MLB

Time to stop thinking of Joba as a phenom

CLEARWATER, Fla. — The problem with Joba Chamberlain, in so many ways, isn’t the version of him we see in March of 2010. It is the version of him that we remember from August of 2007. It is the memory of how dominant, how precocious, how bulletproof he was in his first hours as a major leaguer.

Nobody could sustain that. Nobody ever has sustained that. Dwight “Doc” Gooden might have been the ace of the Mets staff for eight more years after his stardust-frosted 1985 season, but he was never quite as untouchable.
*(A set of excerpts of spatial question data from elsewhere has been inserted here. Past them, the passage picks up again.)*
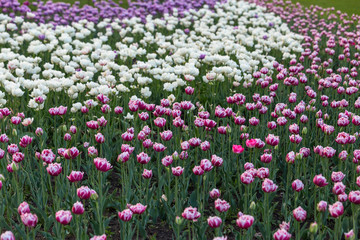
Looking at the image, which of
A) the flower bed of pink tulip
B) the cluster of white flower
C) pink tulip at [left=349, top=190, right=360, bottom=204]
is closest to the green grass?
the cluster of white flower

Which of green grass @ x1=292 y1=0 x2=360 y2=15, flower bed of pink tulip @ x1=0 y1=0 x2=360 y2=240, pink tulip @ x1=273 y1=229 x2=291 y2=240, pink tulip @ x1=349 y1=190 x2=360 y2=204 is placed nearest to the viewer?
pink tulip @ x1=273 y1=229 x2=291 y2=240

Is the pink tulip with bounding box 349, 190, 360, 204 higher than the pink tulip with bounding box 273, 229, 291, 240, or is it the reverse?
the pink tulip with bounding box 349, 190, 360, 204

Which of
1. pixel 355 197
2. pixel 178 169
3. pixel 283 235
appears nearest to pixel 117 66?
pixel 178 169

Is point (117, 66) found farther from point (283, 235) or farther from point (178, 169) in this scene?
point (283, 235)

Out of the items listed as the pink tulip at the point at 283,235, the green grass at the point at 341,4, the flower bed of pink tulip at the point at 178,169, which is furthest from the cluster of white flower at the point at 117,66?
the green grass at the point at 341,4

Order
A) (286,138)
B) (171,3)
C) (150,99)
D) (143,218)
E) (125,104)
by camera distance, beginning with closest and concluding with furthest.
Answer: (143,218)
(286,138)
(125,104)
(150,99)
(171,3)

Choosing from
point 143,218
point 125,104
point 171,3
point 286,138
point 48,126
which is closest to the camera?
point 143,218

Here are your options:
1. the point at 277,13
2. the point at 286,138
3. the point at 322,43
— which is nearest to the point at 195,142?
the point at 286,138

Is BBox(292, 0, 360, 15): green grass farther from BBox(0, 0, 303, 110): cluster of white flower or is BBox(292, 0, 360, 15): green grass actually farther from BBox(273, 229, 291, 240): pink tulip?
BBox(273, 229, 291, 240): pink tulip

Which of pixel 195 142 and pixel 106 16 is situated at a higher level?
pixel 195 142

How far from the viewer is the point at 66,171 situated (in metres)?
4.18

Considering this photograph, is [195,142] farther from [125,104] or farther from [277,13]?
[277,13]

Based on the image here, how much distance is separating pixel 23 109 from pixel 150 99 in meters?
1.94

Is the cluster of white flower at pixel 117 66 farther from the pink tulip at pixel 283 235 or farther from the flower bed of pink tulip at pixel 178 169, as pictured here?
the pink tulip at pixel 283 235
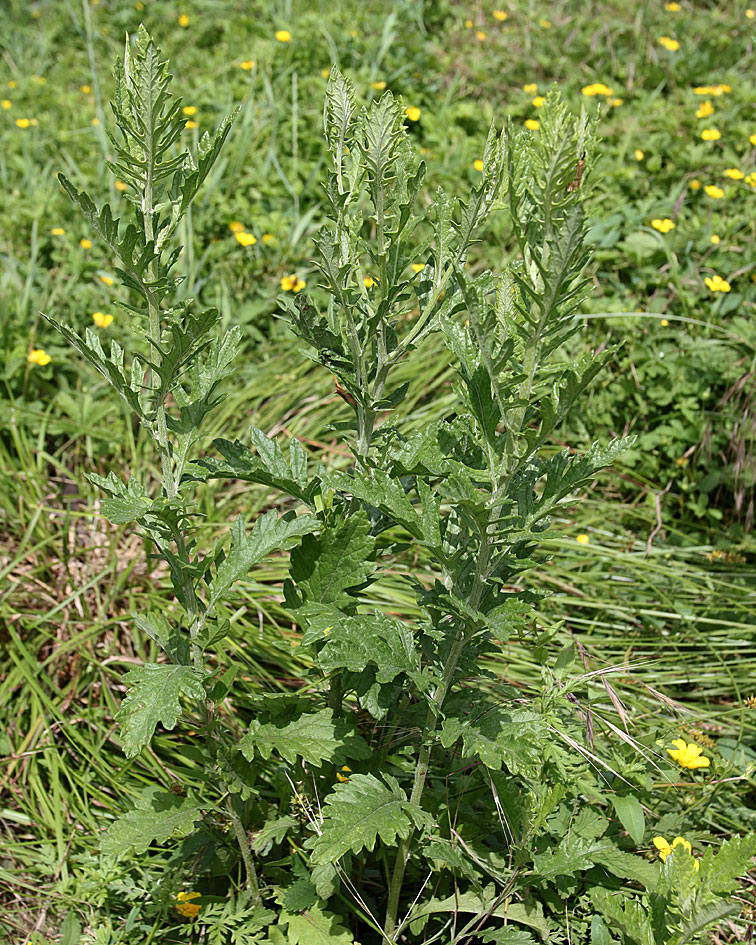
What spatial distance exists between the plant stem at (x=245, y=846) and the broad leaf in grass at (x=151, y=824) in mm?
61

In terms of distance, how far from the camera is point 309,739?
1.43m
Bob Feller had most of the best years he ever would have before he was 30 years old. He remained a winning pitcher, just not a phenom.

Phenoms, by definition, aren’t supposed to last.
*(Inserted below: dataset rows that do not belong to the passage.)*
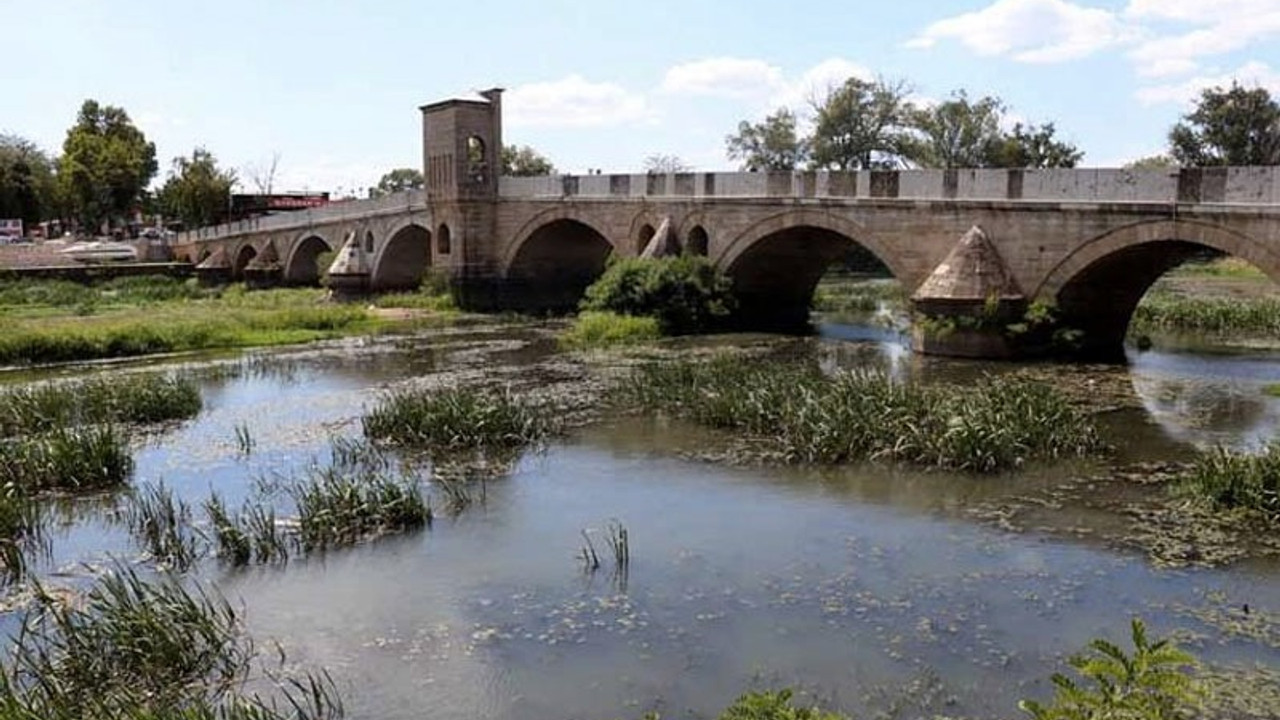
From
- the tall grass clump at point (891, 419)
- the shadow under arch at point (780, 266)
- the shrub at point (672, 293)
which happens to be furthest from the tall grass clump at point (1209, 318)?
the tall grass clump at point (891, 419)

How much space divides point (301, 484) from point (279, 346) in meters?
14.6

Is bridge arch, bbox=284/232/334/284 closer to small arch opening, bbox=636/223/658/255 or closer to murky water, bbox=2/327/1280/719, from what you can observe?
small arch opening, bbox=636/223/658/255

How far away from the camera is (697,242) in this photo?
1114 inches

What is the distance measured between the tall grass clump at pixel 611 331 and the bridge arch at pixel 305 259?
71.5 ft

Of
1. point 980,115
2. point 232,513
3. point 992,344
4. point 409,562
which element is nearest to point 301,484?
point 232,513

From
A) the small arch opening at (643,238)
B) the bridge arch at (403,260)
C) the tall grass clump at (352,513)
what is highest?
the small arch opening at (643,238)

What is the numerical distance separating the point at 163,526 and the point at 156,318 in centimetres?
1971

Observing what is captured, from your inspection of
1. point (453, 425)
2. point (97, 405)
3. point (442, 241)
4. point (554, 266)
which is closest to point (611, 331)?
point (554, 266)

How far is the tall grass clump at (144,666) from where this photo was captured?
677cm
Maybe it’s simply best that everyone pack those old images of Chamberlain from the summer and autumn of 2007 — right up until the midges got him in Cleveland — and simply store them in a file cabinet somewhere, pulled every once in a while for fond recollection.

Maybe it’s best for everyone to do what the Yankees have clearly done: turned the page on Joba the Rock Star, Joba the Human Standing O, and focus instead on Joba the Kid Pitcher. The pitcher who still is just 24 years old, the one who should still have a long and successful career ahead of him. If that means he won’t be Sanday Koufax, should that be held against him?

“Sometimes, I just have to remember to be myself,” Chamberlain said yesterday afternoon, inside the visitor’s clubhouse at Bright House Field, after the Phillies beat the Yankees 6-2. “I have to attack the zone. Be aggressive. And let it fly.”

He was standing in the corner of the room, a dark blue sleeve covering his elbow to keep it warm after his first feel-good outing of the spring. Chamberlain pitched three innings and allowed one soft run, he threw 48 pitches and 33 strikes, and had just about every one of his pitches working — fastball, slider, curve, change.

Now, by the time manager Joe Girardi summoned Chamberlain in the sixth inning, the Phillies’ regulars already had showered and left, so he didn’t face Jimmy Rollins or Chase Utley, Ryan Howard or Jayson Werth or Shane Victorino. But at this point, the pedigree of the opponent isn’t really the issue.

“It’s the mental part of the game,” Chamberlain said. “And that’s the hardest part.”

It wasn’t just Chamberlain’s brain that had caused him to assemble an unsightly 27.00 spring ERA heading into yesterday’s test. His mechanics were messy, and his stuff was sloppy, and it had all conspired to place his spot as the fifth starter in serious jeopardy. Before the game, Girardi had cautioned that he never had thought of the job as Joba’s to lose heading into spring, but that hardly seems likely.

For parts of three seasons, two different Yankees managers were enslaved by the Joba Rules, which were enacted to meticulously ensure the organization would build him up to being a 200-inning horse of the rotation. If Chamberlain becomes a relief pitcher permanently, that legislation will seem like so much wasted time.

“We won a World Series last year,” the manager said. “We achieved our goal as an organization, and Joba was a part of it.”

True. But from the moment Chamberlain became a prominent part of the plan, he inherited the mantle, fairly or unfairly, as the face of the future, an important balancing point for a franchise always looking to bulk up for today. And even Girardi seemed to understand that, because he all but put Chamberlain on notice that it was time to quit “working on” stuff, and time to start getting people out.

He started that yesterday at Bright House Field. Did the light bulb go on? Did the pieces finally fall into place? We will learn that five days from now, and then five days after that as the former phenom keeps up the fight to prove he belongs in the bigs. It’s suddenly a story worth rooting for.